Additional text search algorithm - ngram

The ngram text search algorithm is useful for searching text for a specific string of characters in a field of a collection. This feature can be used to find exact sub-string matches, which provides an alternative to parsing text from languages other than the list of European languages already supported by MongoDB Community’s full text search engine. It may also turn out to be more convenient when working with the text where symbols like dash(‘-‘), underscore(‘_’), or slash(“/”) are not token delimiters.

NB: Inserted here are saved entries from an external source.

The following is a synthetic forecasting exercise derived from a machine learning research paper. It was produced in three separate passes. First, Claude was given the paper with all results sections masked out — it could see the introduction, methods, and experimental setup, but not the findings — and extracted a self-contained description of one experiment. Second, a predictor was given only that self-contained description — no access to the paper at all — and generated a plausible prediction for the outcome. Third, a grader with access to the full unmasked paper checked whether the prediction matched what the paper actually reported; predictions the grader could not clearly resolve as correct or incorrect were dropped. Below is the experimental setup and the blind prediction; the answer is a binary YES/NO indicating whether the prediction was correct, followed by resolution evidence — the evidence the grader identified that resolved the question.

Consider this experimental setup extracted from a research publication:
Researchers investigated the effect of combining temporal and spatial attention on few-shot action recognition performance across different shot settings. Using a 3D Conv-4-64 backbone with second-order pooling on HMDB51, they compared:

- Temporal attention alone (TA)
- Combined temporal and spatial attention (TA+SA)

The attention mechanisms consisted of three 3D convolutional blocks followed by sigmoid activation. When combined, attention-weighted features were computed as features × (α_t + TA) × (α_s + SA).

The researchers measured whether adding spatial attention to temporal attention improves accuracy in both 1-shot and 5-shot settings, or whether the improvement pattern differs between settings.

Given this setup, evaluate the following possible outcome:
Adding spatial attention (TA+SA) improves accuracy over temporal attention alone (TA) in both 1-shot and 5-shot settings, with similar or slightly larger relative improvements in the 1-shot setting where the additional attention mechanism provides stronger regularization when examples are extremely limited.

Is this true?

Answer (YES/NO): NO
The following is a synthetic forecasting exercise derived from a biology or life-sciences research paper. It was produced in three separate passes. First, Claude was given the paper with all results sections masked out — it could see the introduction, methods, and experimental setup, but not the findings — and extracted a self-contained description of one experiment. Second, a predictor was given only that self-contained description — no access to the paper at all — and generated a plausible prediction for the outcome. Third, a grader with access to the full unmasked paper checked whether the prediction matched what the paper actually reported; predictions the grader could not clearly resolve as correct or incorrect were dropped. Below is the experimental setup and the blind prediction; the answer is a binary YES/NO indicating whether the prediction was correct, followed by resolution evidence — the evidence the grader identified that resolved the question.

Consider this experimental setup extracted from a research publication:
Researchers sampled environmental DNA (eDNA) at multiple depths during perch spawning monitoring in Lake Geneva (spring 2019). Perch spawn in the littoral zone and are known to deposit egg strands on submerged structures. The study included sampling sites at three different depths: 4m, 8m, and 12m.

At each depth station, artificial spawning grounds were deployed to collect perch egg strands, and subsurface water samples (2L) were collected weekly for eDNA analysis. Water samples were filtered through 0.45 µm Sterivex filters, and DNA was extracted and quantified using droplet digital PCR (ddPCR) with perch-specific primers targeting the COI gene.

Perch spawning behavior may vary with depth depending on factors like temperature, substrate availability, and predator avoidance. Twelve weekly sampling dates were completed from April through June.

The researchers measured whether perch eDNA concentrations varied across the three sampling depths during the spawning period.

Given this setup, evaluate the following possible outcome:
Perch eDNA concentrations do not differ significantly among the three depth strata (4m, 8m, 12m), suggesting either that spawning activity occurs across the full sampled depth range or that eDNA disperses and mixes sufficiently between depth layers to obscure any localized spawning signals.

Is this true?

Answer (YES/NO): NO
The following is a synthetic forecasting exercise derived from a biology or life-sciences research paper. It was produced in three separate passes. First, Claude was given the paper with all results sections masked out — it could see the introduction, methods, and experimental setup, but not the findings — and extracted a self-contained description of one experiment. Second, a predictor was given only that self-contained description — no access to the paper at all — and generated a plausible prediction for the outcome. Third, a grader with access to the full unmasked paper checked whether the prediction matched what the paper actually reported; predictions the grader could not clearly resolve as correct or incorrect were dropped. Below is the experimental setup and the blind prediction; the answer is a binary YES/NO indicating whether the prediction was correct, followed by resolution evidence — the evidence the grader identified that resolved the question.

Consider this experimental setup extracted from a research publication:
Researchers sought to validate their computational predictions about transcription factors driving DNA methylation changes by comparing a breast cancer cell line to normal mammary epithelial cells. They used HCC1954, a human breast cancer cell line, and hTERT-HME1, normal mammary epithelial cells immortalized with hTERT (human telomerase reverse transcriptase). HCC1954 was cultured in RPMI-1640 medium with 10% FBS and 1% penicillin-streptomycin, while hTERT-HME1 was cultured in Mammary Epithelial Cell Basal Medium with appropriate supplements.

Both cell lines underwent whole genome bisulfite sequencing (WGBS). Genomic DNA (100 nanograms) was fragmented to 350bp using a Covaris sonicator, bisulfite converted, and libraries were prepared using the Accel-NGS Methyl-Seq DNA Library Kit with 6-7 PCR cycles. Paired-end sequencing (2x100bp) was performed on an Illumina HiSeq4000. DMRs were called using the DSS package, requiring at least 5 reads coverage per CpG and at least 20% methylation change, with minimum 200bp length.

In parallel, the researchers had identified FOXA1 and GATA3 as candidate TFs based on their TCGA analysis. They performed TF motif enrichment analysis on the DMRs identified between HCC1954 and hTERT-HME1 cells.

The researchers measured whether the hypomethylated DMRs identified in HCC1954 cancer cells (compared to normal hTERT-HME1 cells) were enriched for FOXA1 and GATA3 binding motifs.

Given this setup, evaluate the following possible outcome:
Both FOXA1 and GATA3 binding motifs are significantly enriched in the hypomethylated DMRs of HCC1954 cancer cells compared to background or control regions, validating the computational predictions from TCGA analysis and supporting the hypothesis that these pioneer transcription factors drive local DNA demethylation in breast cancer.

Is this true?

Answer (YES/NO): YES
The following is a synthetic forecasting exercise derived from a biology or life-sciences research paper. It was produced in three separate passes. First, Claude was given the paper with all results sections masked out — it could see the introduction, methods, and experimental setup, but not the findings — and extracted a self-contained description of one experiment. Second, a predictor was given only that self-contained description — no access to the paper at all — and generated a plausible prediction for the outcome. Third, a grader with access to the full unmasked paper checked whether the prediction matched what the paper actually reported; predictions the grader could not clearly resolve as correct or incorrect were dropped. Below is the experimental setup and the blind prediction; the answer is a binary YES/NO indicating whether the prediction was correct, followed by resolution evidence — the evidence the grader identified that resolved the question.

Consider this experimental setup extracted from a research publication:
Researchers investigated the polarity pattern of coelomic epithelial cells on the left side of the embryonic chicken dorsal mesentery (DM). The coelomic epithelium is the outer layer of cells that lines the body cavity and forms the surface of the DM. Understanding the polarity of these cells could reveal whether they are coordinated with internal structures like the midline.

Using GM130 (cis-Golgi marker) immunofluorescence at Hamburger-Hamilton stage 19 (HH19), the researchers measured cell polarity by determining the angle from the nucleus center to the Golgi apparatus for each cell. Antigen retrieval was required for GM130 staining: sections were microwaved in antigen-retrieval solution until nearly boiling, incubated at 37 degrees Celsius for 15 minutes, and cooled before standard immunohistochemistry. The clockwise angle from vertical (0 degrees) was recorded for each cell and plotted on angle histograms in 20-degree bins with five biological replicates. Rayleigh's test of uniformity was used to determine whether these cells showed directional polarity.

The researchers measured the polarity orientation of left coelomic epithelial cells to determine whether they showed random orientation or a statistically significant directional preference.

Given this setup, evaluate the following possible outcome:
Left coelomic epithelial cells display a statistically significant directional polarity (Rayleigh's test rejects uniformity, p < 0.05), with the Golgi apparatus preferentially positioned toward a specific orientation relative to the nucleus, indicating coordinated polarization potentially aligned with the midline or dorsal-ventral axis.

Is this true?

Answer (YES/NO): YES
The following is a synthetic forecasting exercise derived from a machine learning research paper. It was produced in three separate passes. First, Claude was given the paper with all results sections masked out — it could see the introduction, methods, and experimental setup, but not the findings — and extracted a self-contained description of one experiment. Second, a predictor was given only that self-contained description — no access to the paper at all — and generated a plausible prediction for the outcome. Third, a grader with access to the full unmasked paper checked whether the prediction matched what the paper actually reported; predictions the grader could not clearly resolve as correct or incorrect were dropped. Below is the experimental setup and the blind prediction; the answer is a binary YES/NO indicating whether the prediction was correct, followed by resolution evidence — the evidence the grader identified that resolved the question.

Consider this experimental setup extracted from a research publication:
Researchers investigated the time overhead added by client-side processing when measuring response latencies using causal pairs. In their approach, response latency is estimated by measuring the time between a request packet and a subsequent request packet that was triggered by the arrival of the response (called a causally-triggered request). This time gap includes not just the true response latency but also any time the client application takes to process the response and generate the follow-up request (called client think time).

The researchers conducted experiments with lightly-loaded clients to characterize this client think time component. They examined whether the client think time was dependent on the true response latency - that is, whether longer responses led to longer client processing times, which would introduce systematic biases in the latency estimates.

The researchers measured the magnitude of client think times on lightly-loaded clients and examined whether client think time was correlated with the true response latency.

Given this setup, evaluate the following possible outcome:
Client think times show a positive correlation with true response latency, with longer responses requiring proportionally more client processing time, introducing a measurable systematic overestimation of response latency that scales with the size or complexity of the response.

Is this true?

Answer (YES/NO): NO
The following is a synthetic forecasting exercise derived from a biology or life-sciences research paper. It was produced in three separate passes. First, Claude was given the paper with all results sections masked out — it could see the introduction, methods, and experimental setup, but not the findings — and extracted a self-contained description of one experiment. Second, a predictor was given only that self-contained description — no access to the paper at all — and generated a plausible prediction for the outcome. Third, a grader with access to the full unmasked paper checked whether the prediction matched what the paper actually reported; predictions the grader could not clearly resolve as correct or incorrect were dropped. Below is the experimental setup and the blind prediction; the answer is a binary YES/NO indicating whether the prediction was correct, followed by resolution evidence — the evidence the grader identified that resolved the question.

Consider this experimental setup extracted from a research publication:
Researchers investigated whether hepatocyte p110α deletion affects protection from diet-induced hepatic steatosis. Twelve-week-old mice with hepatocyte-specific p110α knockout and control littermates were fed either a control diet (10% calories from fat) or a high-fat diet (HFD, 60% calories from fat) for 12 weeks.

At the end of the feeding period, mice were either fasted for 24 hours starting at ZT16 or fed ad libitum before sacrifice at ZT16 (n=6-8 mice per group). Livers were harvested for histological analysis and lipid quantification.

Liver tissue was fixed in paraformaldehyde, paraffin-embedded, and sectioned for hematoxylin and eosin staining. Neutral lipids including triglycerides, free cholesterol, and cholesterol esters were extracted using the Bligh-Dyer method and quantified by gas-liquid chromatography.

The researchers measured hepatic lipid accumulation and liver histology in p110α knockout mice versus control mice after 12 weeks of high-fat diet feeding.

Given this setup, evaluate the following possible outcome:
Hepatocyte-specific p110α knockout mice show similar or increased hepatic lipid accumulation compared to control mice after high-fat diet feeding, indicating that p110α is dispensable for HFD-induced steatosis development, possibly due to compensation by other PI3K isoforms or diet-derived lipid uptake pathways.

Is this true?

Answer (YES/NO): NO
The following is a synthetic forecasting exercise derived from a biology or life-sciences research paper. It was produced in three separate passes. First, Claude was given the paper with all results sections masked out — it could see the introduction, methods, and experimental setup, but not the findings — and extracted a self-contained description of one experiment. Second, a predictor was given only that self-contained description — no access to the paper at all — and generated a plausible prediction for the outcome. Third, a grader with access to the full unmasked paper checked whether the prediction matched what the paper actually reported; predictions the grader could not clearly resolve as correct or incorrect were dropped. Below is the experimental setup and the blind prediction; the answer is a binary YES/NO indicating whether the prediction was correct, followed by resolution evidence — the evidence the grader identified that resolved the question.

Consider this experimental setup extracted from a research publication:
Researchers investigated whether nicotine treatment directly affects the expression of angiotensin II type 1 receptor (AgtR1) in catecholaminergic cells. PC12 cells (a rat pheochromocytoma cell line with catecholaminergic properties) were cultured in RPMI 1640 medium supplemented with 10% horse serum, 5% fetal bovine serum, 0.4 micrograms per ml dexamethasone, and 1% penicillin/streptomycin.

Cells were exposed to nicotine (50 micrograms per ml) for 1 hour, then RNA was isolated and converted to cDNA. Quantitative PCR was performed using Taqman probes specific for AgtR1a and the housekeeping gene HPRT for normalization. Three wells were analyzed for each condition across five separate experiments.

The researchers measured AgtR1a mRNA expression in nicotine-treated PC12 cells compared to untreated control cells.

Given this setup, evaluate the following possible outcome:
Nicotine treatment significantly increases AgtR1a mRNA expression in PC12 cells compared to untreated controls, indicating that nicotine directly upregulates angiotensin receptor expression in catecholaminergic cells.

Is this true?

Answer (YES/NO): YES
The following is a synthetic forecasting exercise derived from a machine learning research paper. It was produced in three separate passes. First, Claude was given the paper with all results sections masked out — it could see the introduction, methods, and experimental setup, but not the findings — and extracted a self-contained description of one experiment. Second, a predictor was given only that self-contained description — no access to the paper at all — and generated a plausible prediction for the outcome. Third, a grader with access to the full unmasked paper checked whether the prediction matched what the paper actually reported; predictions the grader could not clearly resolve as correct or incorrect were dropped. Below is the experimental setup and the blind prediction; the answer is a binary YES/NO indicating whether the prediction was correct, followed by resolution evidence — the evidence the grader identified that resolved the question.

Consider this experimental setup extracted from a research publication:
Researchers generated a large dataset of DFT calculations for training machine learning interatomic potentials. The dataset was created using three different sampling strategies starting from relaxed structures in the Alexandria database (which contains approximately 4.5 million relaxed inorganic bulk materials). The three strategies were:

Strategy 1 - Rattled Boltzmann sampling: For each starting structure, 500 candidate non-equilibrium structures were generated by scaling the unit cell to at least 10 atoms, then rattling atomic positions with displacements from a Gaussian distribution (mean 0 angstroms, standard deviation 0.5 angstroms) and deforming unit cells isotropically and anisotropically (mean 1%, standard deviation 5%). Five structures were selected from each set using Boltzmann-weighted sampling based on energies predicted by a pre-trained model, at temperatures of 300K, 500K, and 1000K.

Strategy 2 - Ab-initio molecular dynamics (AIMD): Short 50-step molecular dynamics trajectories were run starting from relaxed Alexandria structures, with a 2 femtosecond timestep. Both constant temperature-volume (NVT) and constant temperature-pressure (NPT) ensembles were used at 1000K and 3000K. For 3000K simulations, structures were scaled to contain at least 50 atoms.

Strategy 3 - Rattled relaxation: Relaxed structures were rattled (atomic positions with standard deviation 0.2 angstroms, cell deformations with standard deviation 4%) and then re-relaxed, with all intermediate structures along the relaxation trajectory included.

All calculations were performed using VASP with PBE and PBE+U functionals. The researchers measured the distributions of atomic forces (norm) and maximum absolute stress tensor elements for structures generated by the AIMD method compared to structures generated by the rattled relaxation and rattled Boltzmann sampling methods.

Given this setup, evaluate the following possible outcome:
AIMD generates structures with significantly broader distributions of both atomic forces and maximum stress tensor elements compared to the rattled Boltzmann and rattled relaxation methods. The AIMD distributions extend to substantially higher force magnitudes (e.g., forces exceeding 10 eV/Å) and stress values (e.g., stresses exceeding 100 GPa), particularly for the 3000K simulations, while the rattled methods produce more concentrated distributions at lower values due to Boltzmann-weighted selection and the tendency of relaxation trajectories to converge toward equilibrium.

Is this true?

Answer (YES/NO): NO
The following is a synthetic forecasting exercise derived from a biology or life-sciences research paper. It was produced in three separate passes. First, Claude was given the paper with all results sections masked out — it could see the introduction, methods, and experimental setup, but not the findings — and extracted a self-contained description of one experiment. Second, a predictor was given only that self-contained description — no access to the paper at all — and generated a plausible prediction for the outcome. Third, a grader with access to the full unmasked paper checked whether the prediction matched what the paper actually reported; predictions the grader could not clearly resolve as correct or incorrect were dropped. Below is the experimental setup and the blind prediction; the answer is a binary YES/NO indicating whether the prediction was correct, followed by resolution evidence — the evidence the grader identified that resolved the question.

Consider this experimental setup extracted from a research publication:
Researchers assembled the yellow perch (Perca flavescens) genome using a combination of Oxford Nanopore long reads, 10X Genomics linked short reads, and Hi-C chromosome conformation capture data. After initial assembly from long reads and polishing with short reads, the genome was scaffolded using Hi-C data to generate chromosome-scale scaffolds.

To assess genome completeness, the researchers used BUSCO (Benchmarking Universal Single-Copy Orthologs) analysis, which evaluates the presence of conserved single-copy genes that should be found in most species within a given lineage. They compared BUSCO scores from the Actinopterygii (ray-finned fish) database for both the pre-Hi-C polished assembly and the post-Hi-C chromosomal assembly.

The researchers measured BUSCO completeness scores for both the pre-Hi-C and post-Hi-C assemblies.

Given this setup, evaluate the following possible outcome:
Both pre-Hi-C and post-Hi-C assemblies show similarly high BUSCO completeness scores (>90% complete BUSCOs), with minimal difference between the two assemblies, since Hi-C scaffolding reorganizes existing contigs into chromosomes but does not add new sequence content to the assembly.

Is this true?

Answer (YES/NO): YES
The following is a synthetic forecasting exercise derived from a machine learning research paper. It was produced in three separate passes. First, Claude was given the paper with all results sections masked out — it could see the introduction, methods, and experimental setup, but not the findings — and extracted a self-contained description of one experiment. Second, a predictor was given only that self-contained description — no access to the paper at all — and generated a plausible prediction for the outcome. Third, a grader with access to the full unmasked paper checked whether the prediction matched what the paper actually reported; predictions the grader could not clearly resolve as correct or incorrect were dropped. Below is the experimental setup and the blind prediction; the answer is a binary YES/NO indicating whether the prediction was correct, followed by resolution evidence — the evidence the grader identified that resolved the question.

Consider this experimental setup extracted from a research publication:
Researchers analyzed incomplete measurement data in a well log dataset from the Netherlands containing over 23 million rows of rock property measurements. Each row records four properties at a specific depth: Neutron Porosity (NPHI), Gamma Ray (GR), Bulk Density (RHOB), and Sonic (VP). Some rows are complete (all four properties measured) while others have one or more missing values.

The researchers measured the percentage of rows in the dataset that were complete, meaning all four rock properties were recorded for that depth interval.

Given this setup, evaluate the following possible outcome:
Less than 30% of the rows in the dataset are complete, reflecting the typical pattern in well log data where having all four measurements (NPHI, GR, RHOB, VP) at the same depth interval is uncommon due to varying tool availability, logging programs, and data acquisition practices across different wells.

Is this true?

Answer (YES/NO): YES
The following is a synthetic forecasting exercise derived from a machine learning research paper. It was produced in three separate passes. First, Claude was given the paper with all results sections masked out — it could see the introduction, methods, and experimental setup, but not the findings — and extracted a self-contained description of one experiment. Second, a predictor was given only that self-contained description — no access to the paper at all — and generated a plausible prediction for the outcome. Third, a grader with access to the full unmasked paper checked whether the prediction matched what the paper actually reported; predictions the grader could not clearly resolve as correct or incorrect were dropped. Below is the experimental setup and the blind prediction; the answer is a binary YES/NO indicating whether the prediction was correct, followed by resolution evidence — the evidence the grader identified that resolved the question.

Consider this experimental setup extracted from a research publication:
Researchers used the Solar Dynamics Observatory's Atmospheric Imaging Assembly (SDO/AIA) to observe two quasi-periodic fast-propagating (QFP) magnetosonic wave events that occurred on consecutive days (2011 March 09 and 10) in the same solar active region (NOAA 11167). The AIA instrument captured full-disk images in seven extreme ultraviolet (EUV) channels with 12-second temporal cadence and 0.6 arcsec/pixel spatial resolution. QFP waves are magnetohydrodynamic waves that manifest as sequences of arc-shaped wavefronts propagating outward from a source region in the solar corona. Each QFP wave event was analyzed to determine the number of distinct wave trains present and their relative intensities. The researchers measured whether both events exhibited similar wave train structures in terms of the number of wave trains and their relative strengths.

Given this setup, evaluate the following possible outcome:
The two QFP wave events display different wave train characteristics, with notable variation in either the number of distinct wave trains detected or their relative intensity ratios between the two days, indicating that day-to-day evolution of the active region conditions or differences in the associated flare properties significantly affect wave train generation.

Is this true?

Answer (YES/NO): NO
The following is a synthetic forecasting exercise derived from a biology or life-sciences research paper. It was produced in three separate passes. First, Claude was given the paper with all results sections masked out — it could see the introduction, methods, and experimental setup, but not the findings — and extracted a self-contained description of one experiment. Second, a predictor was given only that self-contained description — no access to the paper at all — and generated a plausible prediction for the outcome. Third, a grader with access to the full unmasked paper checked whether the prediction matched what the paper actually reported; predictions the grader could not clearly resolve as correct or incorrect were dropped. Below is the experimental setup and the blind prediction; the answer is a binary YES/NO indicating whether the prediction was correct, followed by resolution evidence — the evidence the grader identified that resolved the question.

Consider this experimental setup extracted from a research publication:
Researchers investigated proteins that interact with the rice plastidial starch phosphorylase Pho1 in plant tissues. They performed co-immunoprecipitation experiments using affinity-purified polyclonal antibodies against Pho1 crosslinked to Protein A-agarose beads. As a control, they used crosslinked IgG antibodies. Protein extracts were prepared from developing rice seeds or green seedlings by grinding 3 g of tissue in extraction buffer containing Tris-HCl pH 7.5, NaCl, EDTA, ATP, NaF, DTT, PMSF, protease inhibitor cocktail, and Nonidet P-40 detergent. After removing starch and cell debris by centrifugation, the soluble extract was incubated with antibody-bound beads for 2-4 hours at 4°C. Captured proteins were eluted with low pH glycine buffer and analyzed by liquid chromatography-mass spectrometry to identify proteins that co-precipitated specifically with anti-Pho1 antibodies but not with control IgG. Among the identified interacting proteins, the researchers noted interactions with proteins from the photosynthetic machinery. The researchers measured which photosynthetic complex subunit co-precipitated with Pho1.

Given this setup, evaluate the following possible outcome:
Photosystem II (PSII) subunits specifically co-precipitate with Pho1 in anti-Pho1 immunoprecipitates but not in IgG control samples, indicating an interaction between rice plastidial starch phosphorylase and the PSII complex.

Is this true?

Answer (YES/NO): NO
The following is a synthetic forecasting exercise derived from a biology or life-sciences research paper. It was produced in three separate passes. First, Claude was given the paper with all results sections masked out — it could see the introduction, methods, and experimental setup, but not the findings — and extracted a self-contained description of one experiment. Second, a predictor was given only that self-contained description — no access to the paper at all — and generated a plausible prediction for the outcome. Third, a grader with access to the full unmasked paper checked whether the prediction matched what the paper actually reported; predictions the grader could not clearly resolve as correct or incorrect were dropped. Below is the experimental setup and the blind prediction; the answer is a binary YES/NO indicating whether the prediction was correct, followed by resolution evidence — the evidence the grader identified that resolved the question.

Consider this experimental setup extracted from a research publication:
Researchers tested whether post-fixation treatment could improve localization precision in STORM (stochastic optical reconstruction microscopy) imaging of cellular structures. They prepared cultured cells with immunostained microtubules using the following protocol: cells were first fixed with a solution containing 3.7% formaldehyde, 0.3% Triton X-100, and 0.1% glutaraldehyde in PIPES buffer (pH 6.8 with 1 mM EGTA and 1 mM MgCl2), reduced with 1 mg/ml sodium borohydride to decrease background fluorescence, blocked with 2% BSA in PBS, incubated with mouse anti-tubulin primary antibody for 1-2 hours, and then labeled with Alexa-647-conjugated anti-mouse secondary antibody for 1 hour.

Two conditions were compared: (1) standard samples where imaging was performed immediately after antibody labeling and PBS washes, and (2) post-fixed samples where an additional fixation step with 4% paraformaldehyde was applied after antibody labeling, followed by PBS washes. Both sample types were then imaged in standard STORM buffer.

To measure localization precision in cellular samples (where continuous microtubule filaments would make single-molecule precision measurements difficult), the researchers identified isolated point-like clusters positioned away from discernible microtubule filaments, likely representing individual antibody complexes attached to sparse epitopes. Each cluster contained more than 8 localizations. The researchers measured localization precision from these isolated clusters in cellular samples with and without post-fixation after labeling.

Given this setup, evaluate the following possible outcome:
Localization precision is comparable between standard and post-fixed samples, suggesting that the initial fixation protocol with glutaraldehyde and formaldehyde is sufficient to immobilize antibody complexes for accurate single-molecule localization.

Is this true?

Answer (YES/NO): NO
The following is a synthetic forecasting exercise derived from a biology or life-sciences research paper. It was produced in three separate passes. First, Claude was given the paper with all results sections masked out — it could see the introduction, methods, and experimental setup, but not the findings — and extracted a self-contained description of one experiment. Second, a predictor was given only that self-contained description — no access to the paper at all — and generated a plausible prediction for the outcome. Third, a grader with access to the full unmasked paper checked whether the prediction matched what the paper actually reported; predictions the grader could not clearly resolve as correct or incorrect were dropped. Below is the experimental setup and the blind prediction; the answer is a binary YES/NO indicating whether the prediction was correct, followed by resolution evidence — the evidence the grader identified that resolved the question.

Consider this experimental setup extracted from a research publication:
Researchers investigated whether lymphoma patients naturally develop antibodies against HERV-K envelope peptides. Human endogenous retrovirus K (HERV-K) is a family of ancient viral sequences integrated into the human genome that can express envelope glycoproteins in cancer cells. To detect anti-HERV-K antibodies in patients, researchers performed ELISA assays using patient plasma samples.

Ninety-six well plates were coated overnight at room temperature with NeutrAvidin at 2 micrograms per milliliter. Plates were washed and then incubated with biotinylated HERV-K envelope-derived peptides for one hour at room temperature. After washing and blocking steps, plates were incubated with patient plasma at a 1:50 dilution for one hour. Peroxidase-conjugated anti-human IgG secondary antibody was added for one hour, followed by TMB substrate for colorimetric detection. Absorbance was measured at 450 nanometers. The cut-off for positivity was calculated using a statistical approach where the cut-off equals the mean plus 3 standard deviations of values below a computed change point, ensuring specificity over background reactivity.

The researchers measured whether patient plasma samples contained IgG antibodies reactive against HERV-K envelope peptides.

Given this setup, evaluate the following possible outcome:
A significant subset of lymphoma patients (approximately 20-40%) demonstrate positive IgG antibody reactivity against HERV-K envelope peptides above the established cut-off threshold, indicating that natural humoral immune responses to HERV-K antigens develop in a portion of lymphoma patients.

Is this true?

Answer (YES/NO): YES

Unlike MongoDB full text search engine, ngram search algorithm uses only the following token delimiter characters that do not count as word characters in human languages:

  • Horizontal tab

  • Vertical tab

  • Line feed

  • Carriage return

  • Space

The ngram text search is slower than MongoDB full text search.

Usage

To use ngram, create a text index on a collection setting the default_language parameter to ngram:

mongo > db.collection.createIndex({name:"text"}, {default_language: "ngram"})

ngram search algorithm treats special characters like individual terms. Therefore, you don’t have to enclose the search string in escaped double quotes (\") to query the text index. For example, to search for documents that contain the date 2021-02-12, specify the following:

mongo > db.collection.find({ $text: { $search: "2021-02-12" } })

However, both ngram and MongoDB full text search engine treat words with the hyphen-minus - sign in front of them as negated (e.g. “-coffee”) and exclude such words from the search results.